Fig 2. Effect of DNA isolation on copy number determination by ddPCR for cerebellar samples.

(A) EIF2C1 and (B) TSC2. The medians and interquartile ranges from the original results, and repeats after overnight SC extractions from 25 mg and 5 mg starting material, and Puregene, are shown. n = 6, except 5 mg SC, where n = 4.

We next compared low coverage WGS of DNA obtained from the cerebellum with the lowest post-mortem interval (PD3, 5 hours) by a 25 mg SC overnight isolation and by Puregene. We noted a steep decline of coverage with increasing GC content in the SC sample when using 100 kb bins, while the Puregene showed a decline only in the highest GC content (Fig 3). The SC sample showed higher coverage of chr19 compared to chr18, while the Puregene sample had no such bias (ratio 1.4 and 0.97 respectively; S7 Table). We then isolated and sequenced DNA from substantia nigra of individuals in parallel using Puregene and the “gold standard” Phenol Chloroform. The Puregene samples revealed a similar GC bias. One of three brains showed the same bias with Phenol Chloroform, while one showed none, even at the highest GC bins (S10 Fig). The GC “gradient” seen even in the Puregene-isolated samples suggests either that we have not been able to fully remove bias, as in rat tissues [12], or a different GC effect related to the sequencing process, although the Illumina HiSeq provides the most even human genome coverage [15]. The chr18:chr19 coverage ratio did not show major deviation from 1 with either method (S7 Table; Phenol 1.03 ± 0.07, Puregene 1.04 ± 0.02), therefore any long-range GC-effect in Puregene and phenol / chloroform may be prominent only in very high GC regions. Phenol / chloroform may have a slight further advantage compared to Puregene, as evidenced by the lack of a 100-kb scale GC gradient on coverage in some cases, although the DNA amount did not allow further experimental comparisons. To determine if WGS GC bias could lead to erroneous copy number calls, even after appropriate corrections, we analysed all data using QDNAseq [32] in 100 kb bins (S11 Fig). There were possible losses, but with minimally negative logR, in the SC cerebellar sample, which were absent in Puregene. These would probably be dismissed as noise, although could potentially be misinterpreted as mosaicism.
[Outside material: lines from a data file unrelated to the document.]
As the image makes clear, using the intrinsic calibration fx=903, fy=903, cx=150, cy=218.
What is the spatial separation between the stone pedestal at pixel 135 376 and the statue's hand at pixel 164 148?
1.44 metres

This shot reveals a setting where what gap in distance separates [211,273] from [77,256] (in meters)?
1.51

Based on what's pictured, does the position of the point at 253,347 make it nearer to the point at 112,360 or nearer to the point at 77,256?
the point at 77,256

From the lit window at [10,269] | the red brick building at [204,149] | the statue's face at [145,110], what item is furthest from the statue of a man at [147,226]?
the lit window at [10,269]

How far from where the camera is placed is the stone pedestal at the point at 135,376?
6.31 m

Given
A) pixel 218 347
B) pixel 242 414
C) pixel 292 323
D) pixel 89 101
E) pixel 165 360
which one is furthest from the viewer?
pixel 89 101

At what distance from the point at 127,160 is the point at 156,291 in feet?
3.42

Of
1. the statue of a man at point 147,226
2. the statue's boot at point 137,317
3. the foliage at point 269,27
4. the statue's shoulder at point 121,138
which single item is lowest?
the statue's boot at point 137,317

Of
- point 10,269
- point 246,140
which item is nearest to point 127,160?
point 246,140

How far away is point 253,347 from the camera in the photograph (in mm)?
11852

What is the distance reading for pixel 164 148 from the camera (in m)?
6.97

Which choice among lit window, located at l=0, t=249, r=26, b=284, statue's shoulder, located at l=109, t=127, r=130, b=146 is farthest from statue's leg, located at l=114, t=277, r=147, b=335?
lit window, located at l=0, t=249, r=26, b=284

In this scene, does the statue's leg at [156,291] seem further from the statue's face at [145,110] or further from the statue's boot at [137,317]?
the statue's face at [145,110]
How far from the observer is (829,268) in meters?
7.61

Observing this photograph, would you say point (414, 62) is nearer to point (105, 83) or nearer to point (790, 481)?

Fig 3. Whole genome sequencing coverage in relation to GC content.

The mean normalized coverage per 100 kb window of PD3 cerebellum is shown, after 25 mg overnight SC isolation and Puregene isolation.

We thus demonstrated in human brain that array “waves”, partial losses in ddPCR, and GC-dependent WGS coverage variation, can be modulated, and almost abolished, by variation of the DNA isolation protocol. We have compared the effect of at least two isolation methods on ddPCR for two genes in six cerebellar samples (and on aCGH results in three of them), and on GC-dependent coverage variation in WGS for one of these cerebella, and three substantia nigra samples from different individuals. We therefore believe that we provide strong evidence for uneven GC-dependent DNA extraction, which was recently noted in rat tissues [12], but never before investigated in human tissues to our knowledge, although further studies will help confirm our conclusions. We have not compared PBL DNA isolation, and solid tissues may be most prone to bias. We have data from a single human frozen quadriceps muscle biopsy, from which we isolated DNA with the initial spin column protocol, which we then analysed on the same aCGH design; a similar wave pattern was seen (S12 Fig). We note a very recent study using only multiple-ligation amplification assay (MLPA) for several fixed human tissues and DNA extraction methods [33]. The number of probes significantly deviating from normality varied between tissues and methods. Although the methodology used was very different to ours, and no information on GC-content of targets was provided, a GC-dependent extraction bias is possible, as acknowledged by the authors.

We found that using longer proteinase K treatment or less material on spin columns, or a non-spin column method, reduced GC-dependent bias. In rats, proteinase K treatment duration had also affected the outcome, but spin columns had not altered results from blood, although this was not examined in other tissues [12]. Strong protein binding to GC-rich DNA regions [12] is a likely mechanism that limits their extraction, particularly if proteinase K digestion is inadequate, or the spin column is saturated. The cerebellum may be more prone to extraction bias may because it is packed with small granule cells, and a greater amount of partly protein-bound DNA in a given tissue mass could result in reduced and more biased overall yield.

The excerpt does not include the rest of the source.